South Africa: Icasa drops call rates bombshell – interconnect rates that favour Cell C, Neotel and 8ta
The Independent Communications Authority of SA (Icasa) has introduced a wholesale call termination rates regime that benefits smaller market players, including Cell C, Neotel and Telkom’s 8ta.
The authority hopes the regulations, which determine how much operators may charge one another to carry calls on their networks, will assist in addressing what it calls “market failure” in South Africa’a’s telecommunications industry.
Peak-time mobile call termination rates will be cut to 73c/minute on 1 March 2011, to 56c on 1 March 2012, and 40c 0n 1 March 2013. Off-peak rates will come down to 65c next year, followed by cuts to 52c and 40c in 2012 and 2013. Mobile rates are currently set at 89c in peak times and 77c off-peak.
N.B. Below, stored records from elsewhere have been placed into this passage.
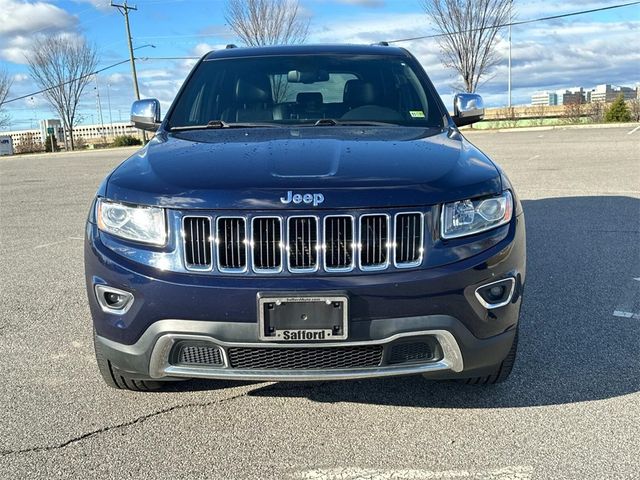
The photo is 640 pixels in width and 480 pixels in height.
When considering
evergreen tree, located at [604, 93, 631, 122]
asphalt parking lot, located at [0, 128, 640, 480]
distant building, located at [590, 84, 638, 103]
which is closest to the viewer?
asphalt parking lot, located at [0, 128, 640, 480]

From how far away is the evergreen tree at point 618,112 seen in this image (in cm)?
2897

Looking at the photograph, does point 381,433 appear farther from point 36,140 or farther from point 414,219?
point 36,140

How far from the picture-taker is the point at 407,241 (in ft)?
8.52

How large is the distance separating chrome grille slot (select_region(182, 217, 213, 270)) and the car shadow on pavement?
35.9 inches

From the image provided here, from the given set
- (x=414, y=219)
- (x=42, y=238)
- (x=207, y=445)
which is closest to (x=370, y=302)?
(x=414, y=219)

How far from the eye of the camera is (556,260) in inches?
228

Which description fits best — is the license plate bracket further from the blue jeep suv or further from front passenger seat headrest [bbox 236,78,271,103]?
front passenger seat headrest [bbox 236,78,271,103]

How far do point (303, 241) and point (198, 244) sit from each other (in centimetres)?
43

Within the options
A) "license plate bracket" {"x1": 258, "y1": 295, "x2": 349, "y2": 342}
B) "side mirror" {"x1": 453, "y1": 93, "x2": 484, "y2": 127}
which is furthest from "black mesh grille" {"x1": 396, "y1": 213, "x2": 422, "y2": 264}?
"side mirror" {"x1": 453, "y1": 93, "x2": 484, "y2": 127}

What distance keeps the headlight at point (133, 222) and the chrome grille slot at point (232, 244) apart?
0.24 m

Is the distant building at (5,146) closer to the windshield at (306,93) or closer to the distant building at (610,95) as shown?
the distant building at (610,95)

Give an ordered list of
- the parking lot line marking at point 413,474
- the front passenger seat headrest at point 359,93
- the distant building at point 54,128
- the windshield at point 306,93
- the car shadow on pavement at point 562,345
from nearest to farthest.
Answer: the parking lot line marking at point 413,474 → the car shadow on pavement at point 562,345 → the windshield at point 306,93 → the front passenger seat headrest at point 359,93 → the distant building at point 54,128

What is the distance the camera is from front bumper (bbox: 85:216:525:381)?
2527 mm

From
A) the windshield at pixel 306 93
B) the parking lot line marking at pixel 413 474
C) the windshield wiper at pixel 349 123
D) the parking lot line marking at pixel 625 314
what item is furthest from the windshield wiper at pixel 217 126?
the parking lot line marking at pixel 625 314
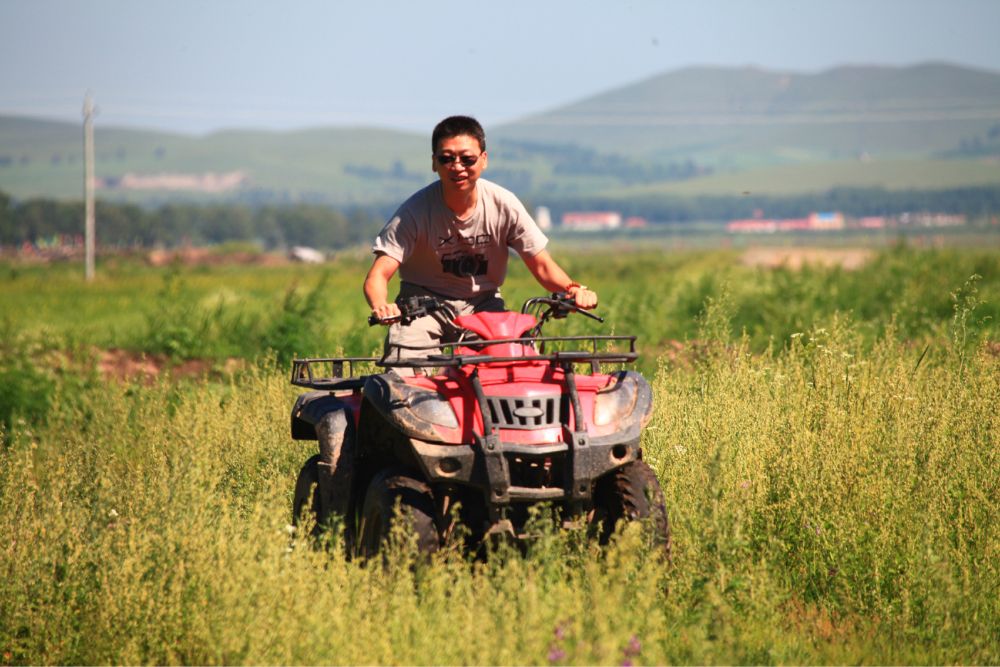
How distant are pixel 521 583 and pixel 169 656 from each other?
60.4 inches

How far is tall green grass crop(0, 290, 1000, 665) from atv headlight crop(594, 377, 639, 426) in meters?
0.47

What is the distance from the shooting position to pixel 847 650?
648cm

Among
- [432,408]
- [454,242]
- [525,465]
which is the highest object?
[454,242]

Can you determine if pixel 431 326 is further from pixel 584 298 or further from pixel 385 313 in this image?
pixel 584 298

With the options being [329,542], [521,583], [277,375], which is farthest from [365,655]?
[277,375]

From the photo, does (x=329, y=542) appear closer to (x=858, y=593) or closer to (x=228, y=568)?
(x=228, y=568)

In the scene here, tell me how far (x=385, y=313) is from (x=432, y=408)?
2.00ft

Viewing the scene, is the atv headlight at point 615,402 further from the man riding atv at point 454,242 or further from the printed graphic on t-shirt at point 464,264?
the printed graphic on t-shirt at point 464,264

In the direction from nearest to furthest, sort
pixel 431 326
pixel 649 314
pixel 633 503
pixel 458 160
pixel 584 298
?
1. pixel 633 503
2. pixel 584 298
3. pixel 458 160
4. pixel 431 326
5. pixel 649 314

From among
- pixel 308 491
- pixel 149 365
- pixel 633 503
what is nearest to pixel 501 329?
pixel 633 503

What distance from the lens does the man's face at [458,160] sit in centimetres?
766

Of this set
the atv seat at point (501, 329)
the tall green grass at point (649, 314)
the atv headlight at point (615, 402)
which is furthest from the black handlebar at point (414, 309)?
the tall green grass at point (649, 314)

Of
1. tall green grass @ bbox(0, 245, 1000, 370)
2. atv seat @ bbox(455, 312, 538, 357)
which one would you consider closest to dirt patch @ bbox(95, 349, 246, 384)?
tall green grass @ bbox(0, 245, 1000, 370)

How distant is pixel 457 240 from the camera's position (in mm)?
7957
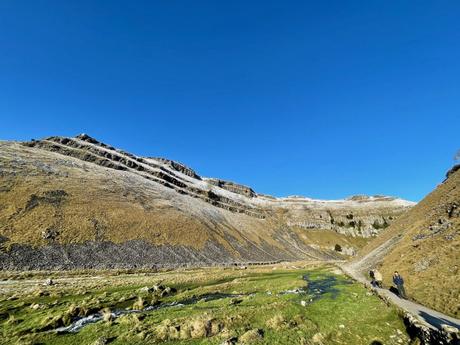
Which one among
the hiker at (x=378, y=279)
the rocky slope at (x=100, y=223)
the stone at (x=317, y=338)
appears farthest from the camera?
the rocky slope at (x=100, y=223)

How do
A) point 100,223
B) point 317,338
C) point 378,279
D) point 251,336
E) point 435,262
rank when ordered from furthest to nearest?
point 100,223 → point 378,279 → point 435,262 → point 317,338 → point 251,336

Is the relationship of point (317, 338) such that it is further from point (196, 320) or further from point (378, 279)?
point (378, 279)

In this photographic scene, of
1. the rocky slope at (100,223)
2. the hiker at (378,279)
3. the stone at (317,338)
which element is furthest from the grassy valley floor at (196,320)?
the rocky slope at (100,223)

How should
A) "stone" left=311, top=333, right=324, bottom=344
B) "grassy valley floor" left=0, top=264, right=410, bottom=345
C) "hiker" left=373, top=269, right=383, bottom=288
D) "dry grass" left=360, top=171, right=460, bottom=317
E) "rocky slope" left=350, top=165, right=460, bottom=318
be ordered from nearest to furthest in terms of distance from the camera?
"stone" left=311, top=333, right=324, bottom=344 → "grassy valley floor" left=0, top=264, right=410, bottom=345 → "dry grass" left=360, top=171, right=460, bottom=317 → "rocky slope" left=350, top=165, right=460, bottom=318 → "hiker" left=373, top=269, right=383, bottom=288

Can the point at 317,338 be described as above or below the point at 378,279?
below

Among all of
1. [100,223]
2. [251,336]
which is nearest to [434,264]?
[251,336]

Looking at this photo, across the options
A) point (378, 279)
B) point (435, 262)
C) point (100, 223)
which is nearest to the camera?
point (435, 262)

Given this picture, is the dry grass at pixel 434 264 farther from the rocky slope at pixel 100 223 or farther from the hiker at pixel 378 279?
the rocky slope at pixel 100 223

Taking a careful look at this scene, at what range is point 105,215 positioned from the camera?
299ft

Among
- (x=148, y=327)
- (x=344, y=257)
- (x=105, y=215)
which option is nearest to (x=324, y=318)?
(x=148, y=327)

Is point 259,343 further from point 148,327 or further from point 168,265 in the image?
point 168,265

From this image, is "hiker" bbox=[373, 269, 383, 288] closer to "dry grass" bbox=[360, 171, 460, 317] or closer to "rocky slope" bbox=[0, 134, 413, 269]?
"dry grass" bbox=[360, 171, 460, 317]

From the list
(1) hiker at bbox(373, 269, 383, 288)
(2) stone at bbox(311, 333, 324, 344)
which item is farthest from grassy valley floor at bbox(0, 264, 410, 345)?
(1) hiker at bbox(373, 269, 383, 288)

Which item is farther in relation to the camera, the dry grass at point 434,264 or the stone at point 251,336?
the dry grass at point 434,264
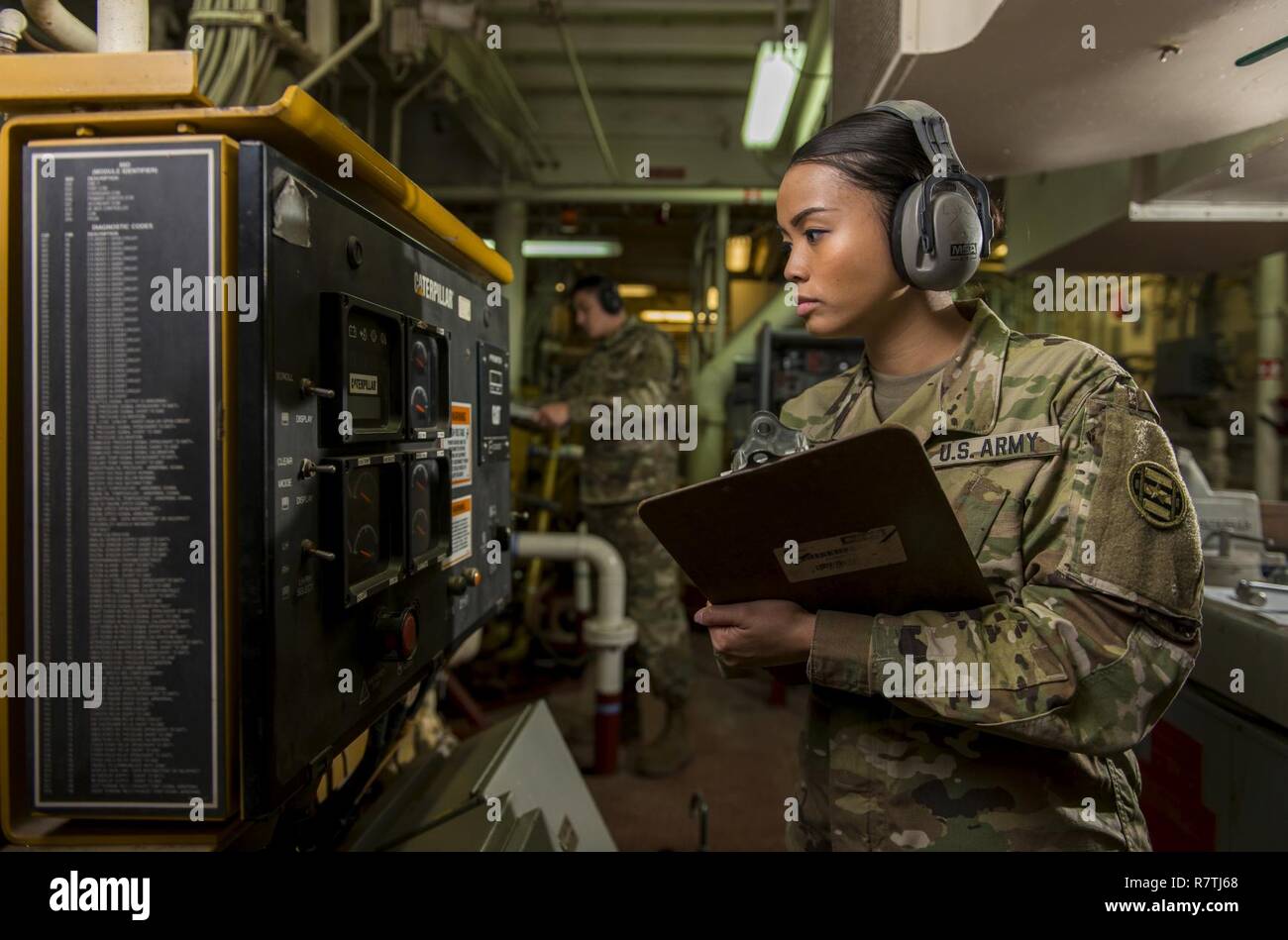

Icasa has also slashed fixed-line wholesale termination rates, with the rates falling to 19c/minute for national calls and 12c for local calls by 2013 and the distinction between peak and off-peak calls falling away.
Smaller market players — everyone except MTN and Vodacom in mobile markets and Telkom in fixed lines — may charge up to 20% more for calls they carry on their networks between 1 March 2011 and 28 February 2012. Thereafter, the maximum premium they may charge falls to 15%, and finally to 10% in March 2013.